— Begin Recorded data —

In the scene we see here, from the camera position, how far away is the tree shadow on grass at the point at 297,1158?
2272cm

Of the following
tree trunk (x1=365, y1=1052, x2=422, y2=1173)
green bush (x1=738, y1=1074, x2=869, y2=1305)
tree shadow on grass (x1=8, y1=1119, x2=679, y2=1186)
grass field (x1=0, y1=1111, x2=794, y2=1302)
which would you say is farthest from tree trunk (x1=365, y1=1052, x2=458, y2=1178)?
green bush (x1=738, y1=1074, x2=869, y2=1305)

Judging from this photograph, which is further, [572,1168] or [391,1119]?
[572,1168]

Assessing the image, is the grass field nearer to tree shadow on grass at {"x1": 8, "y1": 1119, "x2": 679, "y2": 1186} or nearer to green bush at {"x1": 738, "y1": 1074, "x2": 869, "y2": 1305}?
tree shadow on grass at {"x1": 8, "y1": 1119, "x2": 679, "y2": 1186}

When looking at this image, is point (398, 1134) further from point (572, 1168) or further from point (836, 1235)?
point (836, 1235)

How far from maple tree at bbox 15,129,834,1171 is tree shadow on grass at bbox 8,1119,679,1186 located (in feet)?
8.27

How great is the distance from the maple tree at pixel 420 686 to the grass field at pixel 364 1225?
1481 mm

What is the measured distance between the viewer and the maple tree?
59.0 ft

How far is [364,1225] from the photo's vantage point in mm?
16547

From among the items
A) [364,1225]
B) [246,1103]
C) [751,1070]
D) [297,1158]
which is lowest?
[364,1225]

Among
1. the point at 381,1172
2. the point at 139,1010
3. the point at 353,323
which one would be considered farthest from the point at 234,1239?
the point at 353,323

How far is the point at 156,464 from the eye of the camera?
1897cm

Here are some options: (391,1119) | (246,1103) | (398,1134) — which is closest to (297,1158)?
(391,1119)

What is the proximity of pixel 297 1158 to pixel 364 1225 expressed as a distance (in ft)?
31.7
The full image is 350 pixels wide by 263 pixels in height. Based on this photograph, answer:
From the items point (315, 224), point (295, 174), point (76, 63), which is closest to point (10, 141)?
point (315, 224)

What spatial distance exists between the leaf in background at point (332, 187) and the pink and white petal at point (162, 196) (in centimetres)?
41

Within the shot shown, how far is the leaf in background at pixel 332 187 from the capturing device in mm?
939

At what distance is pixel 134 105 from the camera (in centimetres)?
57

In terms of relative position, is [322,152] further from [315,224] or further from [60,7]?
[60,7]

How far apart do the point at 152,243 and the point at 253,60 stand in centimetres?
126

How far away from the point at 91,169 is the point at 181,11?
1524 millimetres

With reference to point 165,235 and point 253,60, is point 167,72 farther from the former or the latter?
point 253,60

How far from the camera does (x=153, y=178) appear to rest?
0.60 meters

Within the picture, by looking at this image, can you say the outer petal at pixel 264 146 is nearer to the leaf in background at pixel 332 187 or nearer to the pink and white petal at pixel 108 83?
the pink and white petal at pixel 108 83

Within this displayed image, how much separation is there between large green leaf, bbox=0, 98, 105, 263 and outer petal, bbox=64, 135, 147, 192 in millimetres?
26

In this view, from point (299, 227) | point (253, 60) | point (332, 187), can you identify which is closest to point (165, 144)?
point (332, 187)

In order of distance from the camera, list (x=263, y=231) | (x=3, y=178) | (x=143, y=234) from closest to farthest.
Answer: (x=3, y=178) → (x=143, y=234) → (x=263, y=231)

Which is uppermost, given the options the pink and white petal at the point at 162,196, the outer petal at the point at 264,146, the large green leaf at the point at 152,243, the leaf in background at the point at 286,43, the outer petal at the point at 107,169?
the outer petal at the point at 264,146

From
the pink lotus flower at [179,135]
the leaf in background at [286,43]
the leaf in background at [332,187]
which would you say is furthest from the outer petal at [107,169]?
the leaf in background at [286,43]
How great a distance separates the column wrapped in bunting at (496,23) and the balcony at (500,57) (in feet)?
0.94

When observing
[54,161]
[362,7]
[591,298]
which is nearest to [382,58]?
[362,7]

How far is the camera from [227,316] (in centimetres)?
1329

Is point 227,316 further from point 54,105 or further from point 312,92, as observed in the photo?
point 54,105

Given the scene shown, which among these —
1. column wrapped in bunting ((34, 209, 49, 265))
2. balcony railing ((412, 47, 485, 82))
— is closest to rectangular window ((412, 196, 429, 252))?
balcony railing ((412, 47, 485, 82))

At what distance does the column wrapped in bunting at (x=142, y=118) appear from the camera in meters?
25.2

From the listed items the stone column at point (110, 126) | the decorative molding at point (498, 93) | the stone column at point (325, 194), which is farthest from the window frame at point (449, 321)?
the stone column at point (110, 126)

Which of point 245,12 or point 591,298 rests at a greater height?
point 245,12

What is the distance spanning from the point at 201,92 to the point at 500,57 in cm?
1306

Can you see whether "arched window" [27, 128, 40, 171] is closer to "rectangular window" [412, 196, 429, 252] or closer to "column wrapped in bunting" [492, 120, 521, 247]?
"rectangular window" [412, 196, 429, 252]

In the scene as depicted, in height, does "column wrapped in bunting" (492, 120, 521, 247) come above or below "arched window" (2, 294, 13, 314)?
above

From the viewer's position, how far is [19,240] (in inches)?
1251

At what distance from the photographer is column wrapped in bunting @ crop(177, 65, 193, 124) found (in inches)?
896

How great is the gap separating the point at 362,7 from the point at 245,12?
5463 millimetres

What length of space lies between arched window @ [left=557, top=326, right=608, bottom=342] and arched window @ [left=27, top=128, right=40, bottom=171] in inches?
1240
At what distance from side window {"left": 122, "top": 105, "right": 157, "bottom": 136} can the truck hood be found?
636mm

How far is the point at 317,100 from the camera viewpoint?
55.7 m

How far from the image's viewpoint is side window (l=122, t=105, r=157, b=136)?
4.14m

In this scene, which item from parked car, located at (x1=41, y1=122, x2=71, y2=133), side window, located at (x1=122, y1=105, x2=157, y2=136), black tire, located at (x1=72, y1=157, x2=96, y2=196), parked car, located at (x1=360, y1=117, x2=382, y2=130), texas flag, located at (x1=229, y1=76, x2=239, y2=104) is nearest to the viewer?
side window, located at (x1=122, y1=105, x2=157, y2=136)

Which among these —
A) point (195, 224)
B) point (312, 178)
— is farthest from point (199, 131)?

— End Recorded data —

Copy out the lines from the line containing "How far is the point at 317,100" to the end of the listing above, without alteration.

• _Exercise response_:
How far is the point at 317,100 from the camera viewpoint?
55.7 m

How far from the image's viewpoint is side window (l=122, t=105, r=157, b=136)?
4.14m

In this scene, which item from parked car, located at (x1=41, y1=122, x2=71, y2=133), side window, located at (x1=122, y1=105, x2=157, y2=136), black tire, located at (x1=72, y1=157, x2=96, y2=196), parked car, located at (x1=360, y1=117, x2=382, y2=130), texas flag, located at (x1=229, y1=76, x2=239, y2=104) is nearest to the viewer?
side window, located at (x1=122, y1=105, x2=157, y2=136)

Which among these —
A) point (195, 224)
B) point (312, 178)
— is farthest from point (199, 131)?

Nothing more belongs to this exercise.